How should I use Try/Catch in TypeScript? I don't want it to check for any errors in a given block because I already check for them (the error is expected and the state is controlled by the catch).
I have the code wrapped in Try/Catch (just example):
try {
let data = localStorage.getItem('something');
// Err. TS2345; I know, that's why you're in the try block
data = JSON.parse(data);
// Err. TS2531; I know, that's why you're in the try block
data.exp = new Date(data.exp * 1000);
return data;
} catch {
return null;
}
TypeScript refuses to compile it. Is there any way I can tell TypeScript that I know about the error and I'm okay with it? I don't want to use //@ts-ignore
on every line (assuming I can have a longer code) and I don't want to turn off strict mode. Is there any better solution?
CodePudding user response:
TypeScript's purpose is to help you with coding errors caused by type issues. It's giving you TS2345 because you're passing string | null
into JSON.parse
(which expects just string
), and it's giving you TS2531 and TS2339 because your code is using data
as though it won't be null
(but it may well be) and as though it has an exp
property (which as far as TypeScript knows, it doesn't).

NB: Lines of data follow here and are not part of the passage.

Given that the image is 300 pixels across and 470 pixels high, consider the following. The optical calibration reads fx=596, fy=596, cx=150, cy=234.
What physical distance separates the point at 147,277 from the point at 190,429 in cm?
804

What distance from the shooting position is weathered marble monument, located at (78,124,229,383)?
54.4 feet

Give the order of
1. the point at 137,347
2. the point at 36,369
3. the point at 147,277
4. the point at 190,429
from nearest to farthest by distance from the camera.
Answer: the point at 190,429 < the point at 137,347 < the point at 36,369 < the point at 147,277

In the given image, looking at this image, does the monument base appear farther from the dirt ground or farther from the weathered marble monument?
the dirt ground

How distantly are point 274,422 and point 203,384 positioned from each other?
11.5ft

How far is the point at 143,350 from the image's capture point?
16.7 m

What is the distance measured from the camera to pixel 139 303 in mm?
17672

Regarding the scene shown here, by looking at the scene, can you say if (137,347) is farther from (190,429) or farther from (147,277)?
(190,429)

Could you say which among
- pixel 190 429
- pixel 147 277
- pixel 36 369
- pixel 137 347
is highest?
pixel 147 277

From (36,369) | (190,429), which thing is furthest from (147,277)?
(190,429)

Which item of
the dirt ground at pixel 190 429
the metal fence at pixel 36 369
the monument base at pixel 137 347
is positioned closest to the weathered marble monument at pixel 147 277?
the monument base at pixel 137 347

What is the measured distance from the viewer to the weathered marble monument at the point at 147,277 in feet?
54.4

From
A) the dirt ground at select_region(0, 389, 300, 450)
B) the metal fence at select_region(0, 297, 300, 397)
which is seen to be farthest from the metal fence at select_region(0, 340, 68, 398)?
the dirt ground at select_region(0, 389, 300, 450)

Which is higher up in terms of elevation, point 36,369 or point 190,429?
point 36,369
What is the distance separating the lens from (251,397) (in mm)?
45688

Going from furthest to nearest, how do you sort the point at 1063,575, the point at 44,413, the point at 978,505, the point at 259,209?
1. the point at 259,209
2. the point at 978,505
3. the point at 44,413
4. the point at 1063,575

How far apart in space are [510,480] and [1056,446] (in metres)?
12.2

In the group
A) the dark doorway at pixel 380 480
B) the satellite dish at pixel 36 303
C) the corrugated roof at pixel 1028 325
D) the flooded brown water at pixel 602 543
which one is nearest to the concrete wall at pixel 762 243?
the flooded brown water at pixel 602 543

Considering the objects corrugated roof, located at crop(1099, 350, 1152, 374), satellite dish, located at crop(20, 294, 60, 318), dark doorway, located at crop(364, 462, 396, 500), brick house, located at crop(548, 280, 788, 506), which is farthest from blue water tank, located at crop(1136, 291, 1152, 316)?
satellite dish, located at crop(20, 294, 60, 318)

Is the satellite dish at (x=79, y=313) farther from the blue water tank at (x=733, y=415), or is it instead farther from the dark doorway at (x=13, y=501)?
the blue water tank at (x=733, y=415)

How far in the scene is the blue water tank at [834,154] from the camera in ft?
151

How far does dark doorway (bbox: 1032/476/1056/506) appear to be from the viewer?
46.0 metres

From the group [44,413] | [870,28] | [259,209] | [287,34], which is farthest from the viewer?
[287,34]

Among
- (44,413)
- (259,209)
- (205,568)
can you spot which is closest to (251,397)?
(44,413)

If you want to disable type checking for data
, use the any
type:
try {
let data: any = localStorage.getItem('something');
// ^^^^^−−−−−−−−−−−−−−−−−−−−−−−−−−−−−−−−−−−−−−−− here
data = JSON.parse(data);
data.exp = new Date(data.exp * 1000);
return data;
} catch {
return null;
}
From the linked documentation:
any
TypeScript also has a special type,
any
, that you can use whenever you don’t want a particular value to cause typechecking errors.